United strengthened its mask requirements so that passengers must wear masks at the airport.

Irina VIV/Shutterstock

Major US airlines are placing customers who won't wear masks on flights on "no-fly" lists.

On Friday, Alaska Airlines announced that any passenger over the age of 2 would be barred from flying with the company again if they refused to a wear a face covering, the Anchorage Daily News reported.

It's only the lastest airline to do so.

In late April, JetBlue was the first US airline to announce that it would require all customers to wear facial coverings on flights. Since then, all major US airlines require masks for passengers to board flights. Some like Delta and United have strengthened masking requirements – United now requires all passengers to wear masks at all parts of the airport prior to boarding.

Even so, a number of incidents where passengers refused to cooperate with the requirements to wear masks have made headlines in recent months. Many flight attendants have expressed concerns about having to confront passengers who will not comply with guidelines.

Earlier this month, a Delta Airlines flight heading to Atlanta from Detroit returned to the gate to remove two passengers who refused to wear masks. Delta's CEO told NBC's "Today" show in July that the airline would put customers who won't abide by the masking guidelines on a no-fly list, barring them from boarding any flight in the future.

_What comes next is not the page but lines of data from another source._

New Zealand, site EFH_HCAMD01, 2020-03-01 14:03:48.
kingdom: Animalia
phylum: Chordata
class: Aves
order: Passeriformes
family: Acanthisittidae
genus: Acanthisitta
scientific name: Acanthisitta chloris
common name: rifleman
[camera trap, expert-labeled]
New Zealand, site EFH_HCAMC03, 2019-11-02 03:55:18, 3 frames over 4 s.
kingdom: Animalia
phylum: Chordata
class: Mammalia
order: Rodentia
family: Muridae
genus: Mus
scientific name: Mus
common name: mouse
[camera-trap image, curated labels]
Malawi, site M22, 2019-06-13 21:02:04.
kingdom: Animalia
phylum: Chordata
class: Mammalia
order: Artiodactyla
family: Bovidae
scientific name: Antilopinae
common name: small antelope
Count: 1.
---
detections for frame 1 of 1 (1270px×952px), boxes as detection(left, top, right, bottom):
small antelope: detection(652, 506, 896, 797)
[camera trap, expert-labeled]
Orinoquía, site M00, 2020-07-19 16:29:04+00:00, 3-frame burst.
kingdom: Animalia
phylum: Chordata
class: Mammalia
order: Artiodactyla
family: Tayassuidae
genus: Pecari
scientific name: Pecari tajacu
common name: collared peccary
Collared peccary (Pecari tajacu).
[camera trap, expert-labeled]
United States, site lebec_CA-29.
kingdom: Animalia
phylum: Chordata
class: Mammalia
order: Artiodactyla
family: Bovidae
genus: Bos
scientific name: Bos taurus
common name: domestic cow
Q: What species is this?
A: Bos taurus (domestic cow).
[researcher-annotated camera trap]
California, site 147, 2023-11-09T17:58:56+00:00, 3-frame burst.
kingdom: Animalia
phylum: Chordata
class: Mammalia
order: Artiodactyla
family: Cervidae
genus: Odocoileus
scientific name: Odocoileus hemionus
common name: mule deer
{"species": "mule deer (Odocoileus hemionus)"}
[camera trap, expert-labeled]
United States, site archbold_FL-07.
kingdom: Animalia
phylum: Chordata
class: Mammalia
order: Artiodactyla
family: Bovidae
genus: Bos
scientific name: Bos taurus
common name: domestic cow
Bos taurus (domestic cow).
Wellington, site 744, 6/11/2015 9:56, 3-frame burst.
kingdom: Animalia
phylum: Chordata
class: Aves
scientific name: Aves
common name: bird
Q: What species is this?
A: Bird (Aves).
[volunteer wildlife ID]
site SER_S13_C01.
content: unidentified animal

United Airlines also said in June that it would prohibit passengers who refused to wear masks from flying with the airline in the future.

This weekend, the US marked at least 5 million coronavirus cases, according to Johns Hopkins University. Growing bodies of research attest that wearing face masks is key to reducing spread of coronavirus.

A former Federal Aviation Administration associate administrator for airports for the Obama administration told NPR that "No one has a right to fly" – airlines, as private businesses, have the right to deny service, in accordiance with their own policies.